Internet Australia chief executive Laurie Patton said: "Even the rights holders are talking about it being part of an 'education process'.
"Meanwhile, the costs of implementing this pointless scheme will no doubt flow on to honest content consumers in the form of increased Internet access fees."
The court on Thursday decided in favour of rights holders led by Foxtel and Village Roadshow against four telecommunications companies which were the respondents in the case: Telstra, Optus, M2 (now owned by Vocus Communications) and TPG.
Internet Australia, a non-profit, has campaigned against site-blocking for quite some time.
Patton said The Pirate Bay had existed for a long time and was one of the biggest sites providing copyrighted material for download. "Despite concerted efforts by many countries to stop them they still exist.

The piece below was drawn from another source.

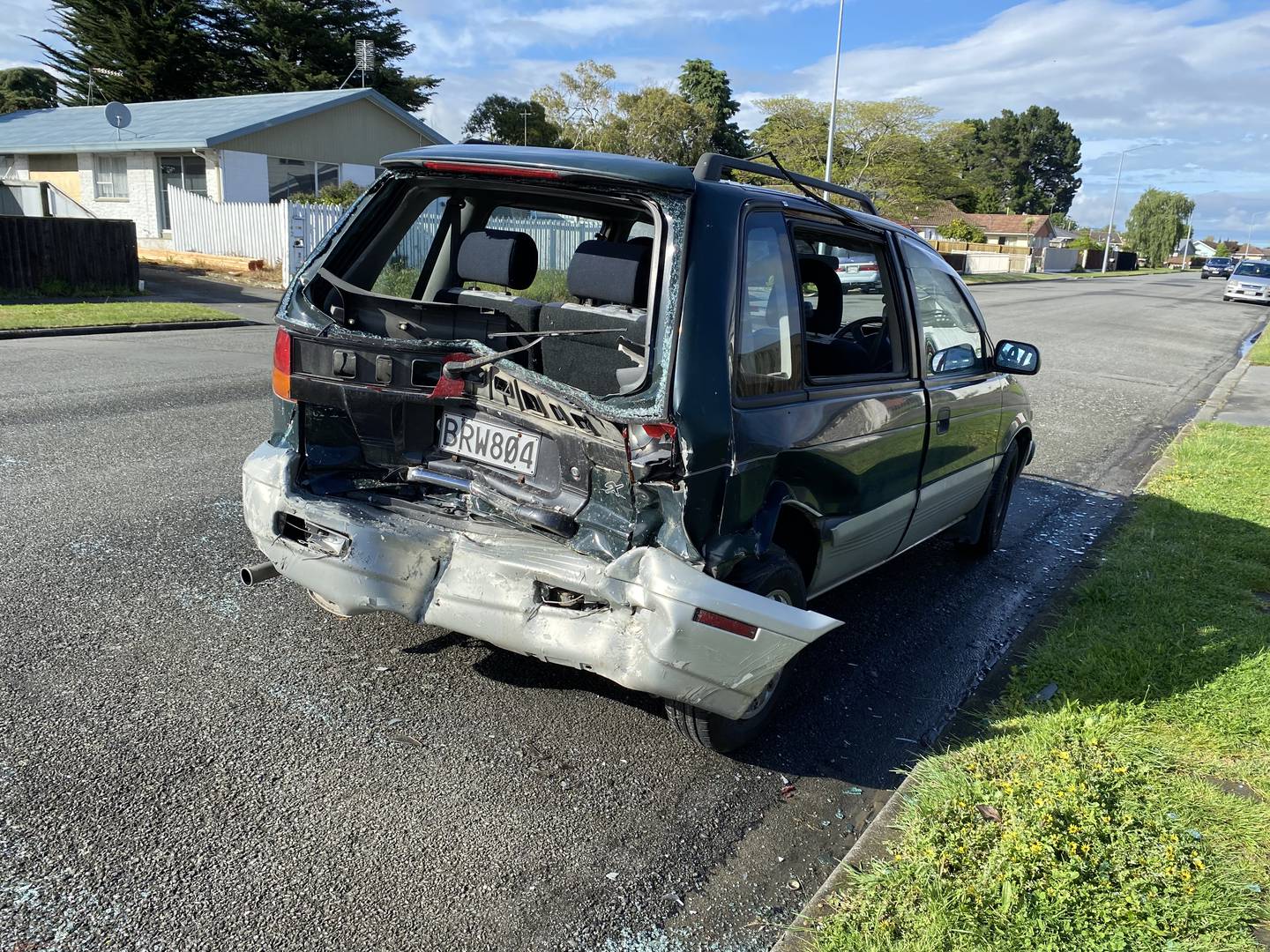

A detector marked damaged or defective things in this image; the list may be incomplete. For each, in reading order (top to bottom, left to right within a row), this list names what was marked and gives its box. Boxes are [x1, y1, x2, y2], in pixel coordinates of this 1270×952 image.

Why should we think site-blocking will work here when it has failed everywhere else?" he asked.
"It looks to us more like a publicity stunt. It only affects a handful of the hundreds of ISPs and there are plenty of ways to get around it".
He said international experience had shown that site-blocking was more effective as a PR stunt than a realistic solution. "You close them down and they reappear in no time on another site and/or with another name – it's called ‘whack-a-mole’. What's more, anyone with a modicum of technical knowledge can always find a way to access what they want, lawfully or unlawfully."
Patton said IA believed that the best way to reduce the incidence of unlawful downloading was to make content available and easily accessible at reasonable prices comparable with similar markets overseas.
"This view is supported by Prime Minister (Malcolm) Turnbull who said in 2015 that, 'Rights holders’ most powerful tool to combat online copyright infringement is making content accessible, timely, and affordable to consumers'," he pointed out.
He argued that it would be in the best interests of content creators "if we all accepted that the main reason why most people unlawfully download is that they can’t get what they want through legitimate channels.
"There is ample research evidence that people are willing to pay if they can get the content they’re after. Some surveys have shown that the people who 'pirate' are also among the most active legal downloaders."
Patton cited a recent report from the UK government’s Intellectual Property Office which had found that online copyright infringement was decreasing as Internet streaming services grew in popularity.
The report said: "The top factors that infringers said would encourage them to stop included making legal services cheaper (24%), if everything they wanted was available legally (20%), and if it was clearer what is legal and what is not (19%)"
Patton said in Australia a number of reports had noted a decline in "piracy" since Netflix and other streaming services came online.
"While we oppose the use of site-blocking, Internet Australia supports intellectual property rights and urges people to obtain their content lawfully," he added.